Une fois rassemblés par extraordinaire, les militants du Fpi auront une équation majeure à résoudre
Or une fois rassemblés par extraordinaire, les militants du Fpi auront une autre équation à résoudre, celle de l’alliance avec le Parti démocratique de Côte d’Ivoire (Pdci) de Henri Konan Bédié. Ils se souviennent que le président du Pdci a non seulement encouragé la rébellion armée en 2002, mais il a également été allié à Alassane Ouattara en 2010, en appelant les militants de son parti à voter pour lui au 2ème tour à la présidentielle de cette année-là. Bien plus, il est à la base de la création du Rhdp, et a gouverné avec Alassane Ouattara durant tout son premier mandat. C’est lorsque celui-ci tergiversait dans la confirmation de l’accord qui l’avait emmené à faire ‘’l’appel de Daoukro’’, en septembre 2014, et qui exigeait que le Pdci ne présente et ne soutienne aucun autre candidat, ni investi par le parti, ni un militant sorti de ses rangs, que Henri Konan Bédié a claqué la porte au Rhdp. Malheureusement, il y a laissé des plumes, avec des cadres et non des moindres, qui n’ont plus voulu faire marche-arrière. Pour les militants du Fpi, se rassembler autour de Henri Konan Bédié pour venir à bout d’Alassane Ouattara serait se faire hara-kiri. ‘’Ce serait devenir les enfants de l’assassin de notre père, qui prend notre mère en seconde noce’’, disent certains.
La haine, qui résulte des alliances politiques de l’opposition est vive, très vive même
La haine, qui résulte des alliances politiques de l’opposition formées contre les tenants momentanés du pouvoir, est vive, très vive même. En 1994, après la création du Rassemblement des Républicains (Rdr), le Fpi de Laurent Gbagbo alors dans l’opposition s’était allié au Rdr de feu Djény Kobena Georges dans le Front républicain. Ce front, qui a fonctionné contre Henri Konan Bédié jusqu’en 1999, a été cassé à l’arrivée au pouvoir de feu le Général Robert Guéï par un coup d’Etat militaire en décembre de la même année. Un boycott, dit actif, a même émaillé l’élection de l’intérimaire de feu le Président Félix Houphouët-Boigny en 1995. Le président du Pdci, renversé par les armes, continue de fulminer sa vengeance et entend prendre sa revanche avec la présidentielle 2020. Là, les militants du Fpi ne sont pas prêts à l’accompagner. Laurent Gbagbo recalé à la compétition présidentielle 2020 par mauvaise foi et la peur, quelle personnalité reste-t-il à l’opposition autour de qui se ferait un salutaire rassemblement comme en appelle Pascal Affi N’Guessan ? ‘’.

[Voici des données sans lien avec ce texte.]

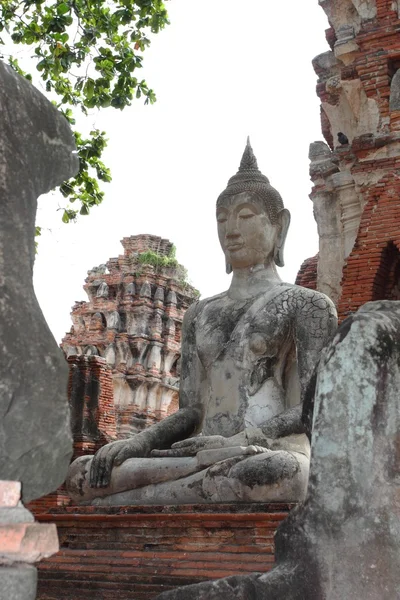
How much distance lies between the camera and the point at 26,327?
1.67 meters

Les Ivoiriens sont impatients de savoir autour de qui ils devront se rassembler
‘’Je lance ici et maintenant un appel solennel au rassemblement de tous ceux qui se réclament de l’opposition. Mettons de côté toutes nos querelles intestines. Elles sont mineures et secondaires par rapport à l’intérêt général. C’est ensemble que nous devons engager la bataille pour une alternance démocratique et pacifique dans notre pays. L’heure de l’unité d’actions a sonné. Le moment de se rassembler est arrivé. Je l’ai déjà fait par le passé, je suis prêt à le refaire parce que, unis, nous serons plus forts. C’est à nous d’être en première ligne’’, dit Pascal Affi N’Guessan. Les Ivoiriens sont impatients de savoir autour de qui ils devront se rassembler.